= ЗАДАНИЕ 1 =
Ответь по заметке о мемуарах Бенёвского:
(a) На каком языке Бенёвский писал свои мемуары?
(b) Сколько коротких глав в первом томе?
(c) По какому переводу автор сверяет непонятные архаизмы?

= ОТРЫВОК ТЕКСТА =
======

Начну потихоньку переводить мемуары Бенёвского. Писал он их по-французски, и этот оригинал, говорят, еще хранится в Англии. Я не знаю, издавался ли он когда-либо. Изданы они впервые на английском, с которого и переведены потом на все языки, кроме, кажется, нашего. Как будто нам Август Карлович вовсе никто и никак.
Benyowsky, Maurice Auguste, comte de, 1746-1786. Memoirs and Travels of Mauritius Augustus, Count de Benyowsky ... Consisting of His Military Operations in Poland, His Exilie into Kamchatka, His Escape and Voyage from that Peninsula through the Northern Pacific Ocean, Touching at Japan and Formosa, to Canton in China, with an Account of the French Settlement He Was Appointed to Form Upon the Island of Madagascar. Written by Himself. Translated from the Original Manuscript [by William Nicholson] ... Dublin, P. Wogan [etc.] 1790.
Volume I: Page Turner - PDF (220.07 MB) - Bibliographic Record
Volume II: Page Turner - PDF (192.82 MB) - Bibliographic Record
http://hdl.loc.gov/loc.rbc/pre1801.14098v1.2
http://hdl.loc.gov/loc.rbc/pre1801.14098v2.2
Сам текст для перевода:
http://www.archive.org/stream/memoirsandtrave01olivgoog/memoirsandtrave01olivgoog_djvu.txt
Это с издания 1904 года, текст воспроизведен точно; дано огромное научно-исследовательское предисловие. Разумеется, ляпы распознавания есть, ну так я их сверяю по PDFу; а непонятные архаизмы – по французскому переводу. (Например, слово Chace – передается французским chasse.)
Дело будет долгое, урывочное. В первом томе 37 коротких глав, потом идет самое интересное – журнал плавания с Камчатки до Формозы. Во втором томе – Мадагаскар. С первым томом, если хватит духу, за полгода управлюсь.
Бенёвский, явно, человек живой фантазии, современник барона Мюнхгаузена. И убедительно подкрепляет свой рассказ множеством цифр, начиная с 17-ти ран на теле. (Но разве не воображение позволило ему совершить то, что он совершил?) Там дальше будет и история влюбленной дочки большерецкого губернатора, которой ссыльный барон преподавал музыку. (Где-то мы подобное встречали, а? Наверное, роман XVII века без этого был бы странен, как фильм начала 1990-х без постельной сцены.)

======

[Сохранённые записи]
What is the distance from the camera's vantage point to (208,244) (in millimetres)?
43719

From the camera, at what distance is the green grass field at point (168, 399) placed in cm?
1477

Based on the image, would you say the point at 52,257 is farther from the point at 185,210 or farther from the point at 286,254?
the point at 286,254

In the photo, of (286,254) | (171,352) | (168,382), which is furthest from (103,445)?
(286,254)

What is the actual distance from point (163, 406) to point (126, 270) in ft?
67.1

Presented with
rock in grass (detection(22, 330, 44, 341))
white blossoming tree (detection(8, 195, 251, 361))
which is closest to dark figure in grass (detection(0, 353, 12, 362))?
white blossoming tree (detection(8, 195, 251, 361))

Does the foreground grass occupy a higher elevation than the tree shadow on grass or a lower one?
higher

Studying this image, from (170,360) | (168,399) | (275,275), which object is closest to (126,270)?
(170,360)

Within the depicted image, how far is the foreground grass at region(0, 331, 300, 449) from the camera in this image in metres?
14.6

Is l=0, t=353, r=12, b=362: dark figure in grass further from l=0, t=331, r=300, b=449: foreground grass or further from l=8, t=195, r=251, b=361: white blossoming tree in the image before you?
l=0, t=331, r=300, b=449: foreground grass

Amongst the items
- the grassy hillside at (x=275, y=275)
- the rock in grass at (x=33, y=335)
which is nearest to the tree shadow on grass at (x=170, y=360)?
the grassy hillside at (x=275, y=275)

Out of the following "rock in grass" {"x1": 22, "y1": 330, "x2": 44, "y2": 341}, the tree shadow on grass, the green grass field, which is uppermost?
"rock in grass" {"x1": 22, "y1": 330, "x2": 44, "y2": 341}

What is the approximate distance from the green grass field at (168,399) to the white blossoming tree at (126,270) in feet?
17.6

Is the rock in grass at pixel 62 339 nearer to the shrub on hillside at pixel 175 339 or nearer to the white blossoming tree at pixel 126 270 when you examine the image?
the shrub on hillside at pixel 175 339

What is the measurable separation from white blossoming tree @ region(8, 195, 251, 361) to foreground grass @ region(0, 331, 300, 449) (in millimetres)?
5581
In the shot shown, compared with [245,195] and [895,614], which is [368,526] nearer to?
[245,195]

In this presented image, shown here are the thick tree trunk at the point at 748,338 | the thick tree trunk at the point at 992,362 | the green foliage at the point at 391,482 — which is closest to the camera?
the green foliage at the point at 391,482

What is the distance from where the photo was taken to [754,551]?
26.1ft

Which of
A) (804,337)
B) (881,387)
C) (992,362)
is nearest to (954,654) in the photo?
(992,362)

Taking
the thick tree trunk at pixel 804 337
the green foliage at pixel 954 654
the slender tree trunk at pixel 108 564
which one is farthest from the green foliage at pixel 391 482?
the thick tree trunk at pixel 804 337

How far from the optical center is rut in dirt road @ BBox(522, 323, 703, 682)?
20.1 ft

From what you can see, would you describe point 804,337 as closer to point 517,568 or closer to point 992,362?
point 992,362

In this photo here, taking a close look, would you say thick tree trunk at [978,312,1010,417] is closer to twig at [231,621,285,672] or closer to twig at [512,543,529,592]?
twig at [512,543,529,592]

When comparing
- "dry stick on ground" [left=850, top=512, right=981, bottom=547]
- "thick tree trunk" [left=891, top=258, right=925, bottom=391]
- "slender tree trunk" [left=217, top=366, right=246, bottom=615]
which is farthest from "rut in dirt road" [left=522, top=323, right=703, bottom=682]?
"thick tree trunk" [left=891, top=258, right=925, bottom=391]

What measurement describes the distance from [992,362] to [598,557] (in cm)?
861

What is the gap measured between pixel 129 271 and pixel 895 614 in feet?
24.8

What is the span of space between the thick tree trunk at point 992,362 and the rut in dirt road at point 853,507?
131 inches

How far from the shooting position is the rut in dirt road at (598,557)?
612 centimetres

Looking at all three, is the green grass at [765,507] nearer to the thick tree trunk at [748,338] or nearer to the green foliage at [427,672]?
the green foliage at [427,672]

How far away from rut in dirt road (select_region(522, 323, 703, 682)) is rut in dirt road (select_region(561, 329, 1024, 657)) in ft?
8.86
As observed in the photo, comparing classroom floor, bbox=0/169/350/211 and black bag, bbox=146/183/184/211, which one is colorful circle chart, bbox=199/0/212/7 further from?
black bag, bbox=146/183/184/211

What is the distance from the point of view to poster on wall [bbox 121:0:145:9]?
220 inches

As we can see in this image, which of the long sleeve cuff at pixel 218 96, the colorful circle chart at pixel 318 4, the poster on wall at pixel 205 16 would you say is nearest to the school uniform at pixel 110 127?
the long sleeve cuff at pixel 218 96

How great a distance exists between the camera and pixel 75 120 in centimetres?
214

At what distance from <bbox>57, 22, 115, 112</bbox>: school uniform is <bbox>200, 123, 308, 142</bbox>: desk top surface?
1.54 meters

======

= ЗАДАНИЕ 2 =
Измени строки записей начиная со строки с "What is the distance from the point" и заканчивая концом записей: замени "school uniform" на "student blazer", а всё остальное оставь как есть. Приведи только эти строки.

= ПИСЬМЕННЫЙ ОТВЕТ 1 =
(a) По-французски.
(b) 37.
(c) По французскому.

= ПИСЬМЕННЫЙ ОТВЕТ 2 =
What is the distance from the point of view to poster on wall [bbox 121:0:145:9]?
220 inches

As we can see in this image, which of the long sleeve cuff at pixel 218 96, the colorful circle chart at pixel 318 4, the poster on wall at pixel 205 16 would you say is nearest to the student blazer at pixel 110 127?
the long sleeve cuff at pixel 218 96

How great a distance exists between the camera and pixel 75 120 in centimetres?
214

At what distance from <bbox>57, 22, 115, 112</bbox>: student blazer is <bbox>200, 123, 308, 142</bbox>: desk top surface?
1.54 meters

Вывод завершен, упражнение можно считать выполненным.